* INSTRUCTIONS FOR THE TASK:
Answer these about the localhost rant below:
(a) On which localhost port does the React front end run?
(b) In the first comment, what does the commenter say is also listening on localhost?
(c) In the last comment, what status does the download report before the browser rejects the resource?

27
hack
5y

*Creates a rest api that runs on localhost:8080*
*Creates React front end that runs on localhost:3000*
*Sends a GET request to api*
*Cross-Origin Request Blocked: The Same Origin Policy...*

Thats my fucking dev environment and its my local fucking host! Let me just send a fucking request to my own fucking machine you piece of shit! Why the fuck they didn't add an exclusion to fucking localhost?!?

Comments
  • 2
    @hack Because there are legitimate reasons for that.
    Every exclusions by default makes the solution more error prone. There are also normal applications listening on localhost.
  • 1
    CORS is just a fucken brainfart imho.
  • 0
    @nitwhiz It's really important.
    Why don't you think so?
  • 0
    @PrivateGER because it's implemented so poorly. The download happens and basically tells you 200 OK but the browser rejects using the ressource (wtf). Nextup, it's a breaking change brought into the ecosystem. It's like python changing it's backwards compatibility.

* DATASET:

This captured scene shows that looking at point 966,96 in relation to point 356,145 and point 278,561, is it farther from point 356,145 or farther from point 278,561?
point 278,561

* * *

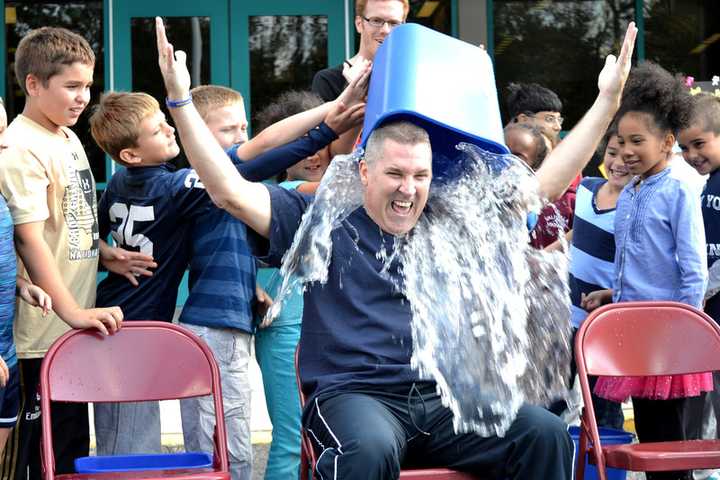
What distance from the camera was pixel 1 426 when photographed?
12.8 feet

* FULL RESPONSE:
(a) 3000
(b) Normal applications
(c) 200 OK